Grève à Total Cameroun : les chauffeurs en colère

Les chauffeurs camerounais des camions citernes des produits pétroliers et hydrocarbures appartenant à la multinationale française Total ont depuis ce matin, 25 août 2020, décidé de garer. Ils ont pris d’assaut toutes les délégations de la société d’État de dépôt des produits pétroliers ( Scdp) du Cameroun pour exprimer leur ras-le-bol.
Ils dénoncent une série d’abus de la part de leurs employeurs sous-traitant de la firme française de la distribution des hydrocarbures au Cameroun.
Sur tout l’étendue du territoire national, les chauffeurs sont unanimes.
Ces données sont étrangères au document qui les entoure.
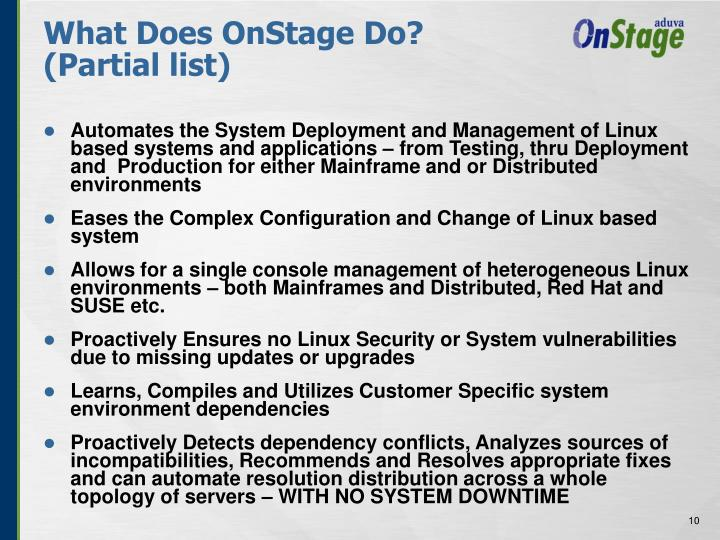 What Does OnStage Do? (Partial list)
Aucun camion citerne ne bougera tant que leurs réclamations ne seront prises en compte.
En effet, depuis un certain temps, dans le but d’accroître le système de sécurité, de suivi et de contrôle de ses produits, le géant français s’est lancé dans une dynamique d’installer caméra de surveillance à infra rouge, système GPS et bien d’autres gadgets.
Cette engagement est sans compter sur les risques auxquels sont exposés le personnel qui se tord tant bien que mal à cheminer le produit à bon port. Au-delà des risques de maladie, les chauffeurs réunis autour du Synacophycam ( Syndicat national des conducteurs de produits et hydrocarbures du Cameroun), se plaignent du contrôle systématique qui les exposé à des sanctions sans fondements. « ses caméras en plus de nous exposer à des maladies, il suffit que vous somnoliez un peu ou encore que vous gariez pour vous reposer, les caméras vous signalent. Ce qui expose nos salaires, qui ne sont pas déjà consistant. », confie Tchounga Emmanuel, délégué du Synacophycam.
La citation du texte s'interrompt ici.